Danny Admasu, Kasa Getu, David Mihret, Sula Mola, Yonatan Reuven, Sharon Shalom, Shira Shato
Most of the scholars studying Ethiopian Jews are not of Ethiopian descent, and most of the studies in this field are not informed by critical discourse. The uncritical perspective of research on Ethiopian Jews limits it and determines its folkloric, local, and apolitical nature, cut off from the universal atmosphere and from local changes in the Ethiopian community in Israel in particular and in Israeli society in general.

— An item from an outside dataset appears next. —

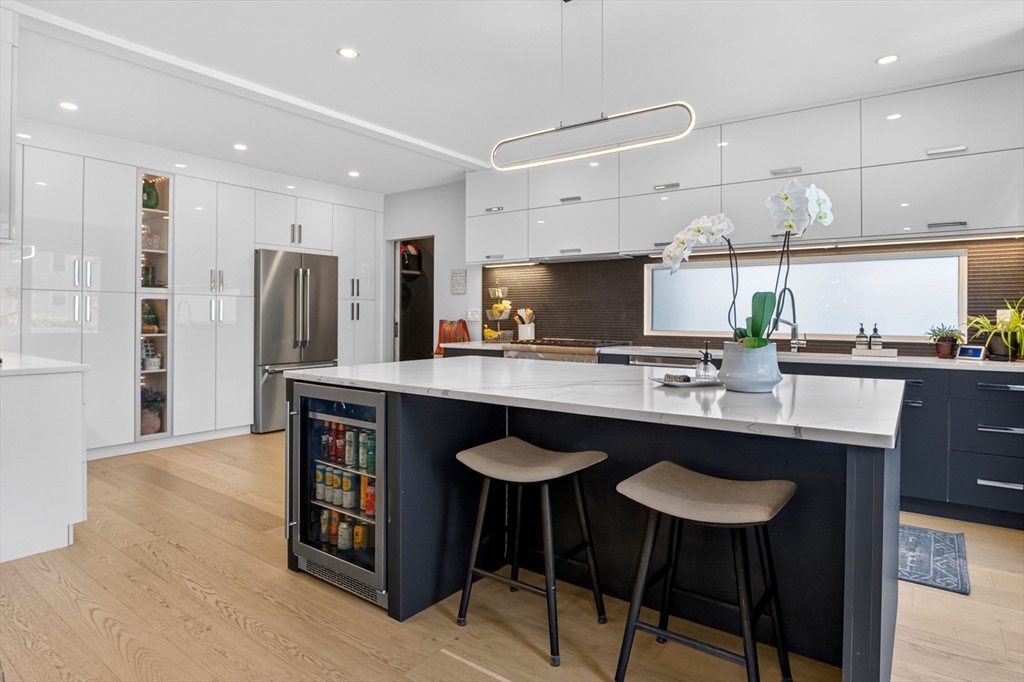 123 Auburn # 1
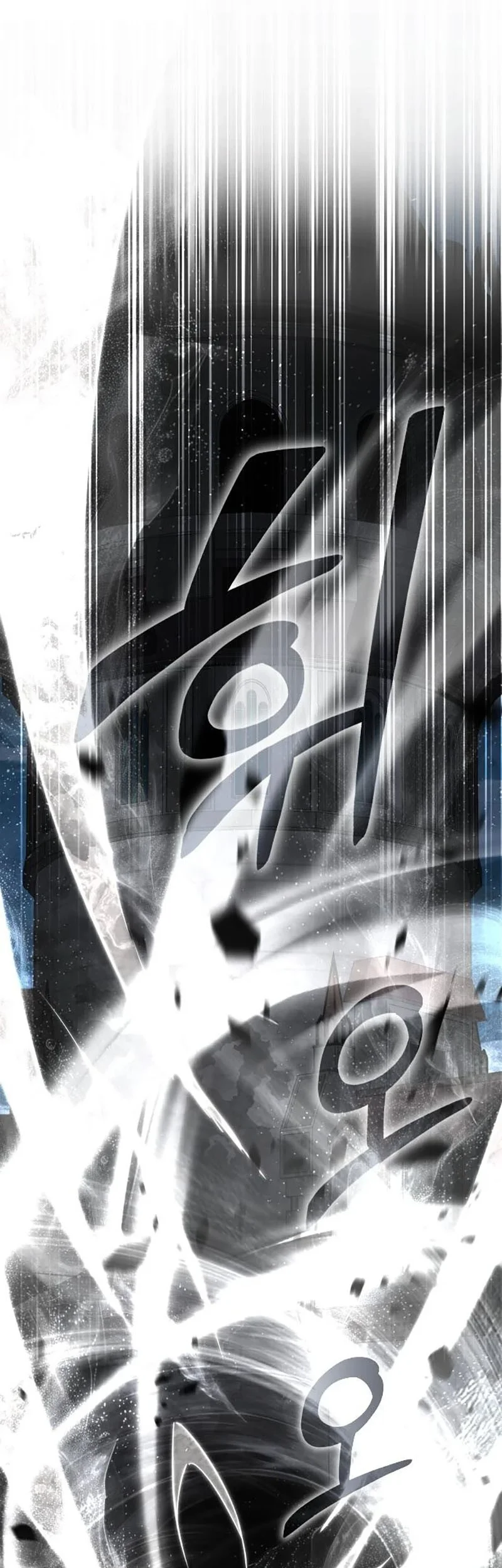Genius Mage Who Uses Fists Chapter 37 - halaman 2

One of the salient manifestations of this uncritical approach is the total hegemony of the establishment’s narrative of Ethiopian aliyah. This narrative is limited to a few aliyah stories, first and foremost the aliyah through Sudan known as Operation Moses. It ignores the perspective of the immigrants themselves and Israel’s role in the death of thousands of the refugees in Sudan while the government debated how to relate to this part of the Jewish people. The establishment narrative begins at a particular moment so as to aggrandize the state’s role in the ingathering of the exiles, and it conceals the beginning of the aliyah of Ethopian Jews, many years before Operation Moses. It is presented as the sole narrative, shunting aside other stories that do not fit in with it or even contradict it.

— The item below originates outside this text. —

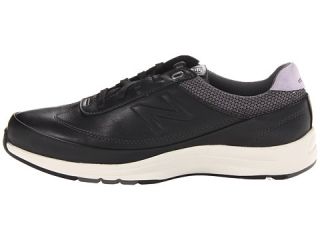 New Balance Wl1980, Shoes, Women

Another manifestation of the lacuna in academic research on the aliyah from Ethiopia is the lack of a critical discourse on the racism toward blacks in Israel. The absence of race from the academic discourse renders every study on Ethiopian immigrants deficient and partial, because this wave of immigration changed the Israeli space substantially. It raised again the question of who is a Jew and it shed new light on questions regarding the boundaries of color in Jewish society—questions that still have no academic response.
The research group meets monthly at the Van Leer Jerusalem Institute. In each of the initial meetings, two participants present the topic of their research, after which there is a discussion. After these initial meetings, in which the group coalesces, both intellectually and socially, the participants focus on their chosen topics and deal with them in both the full forum and in small discussion groups.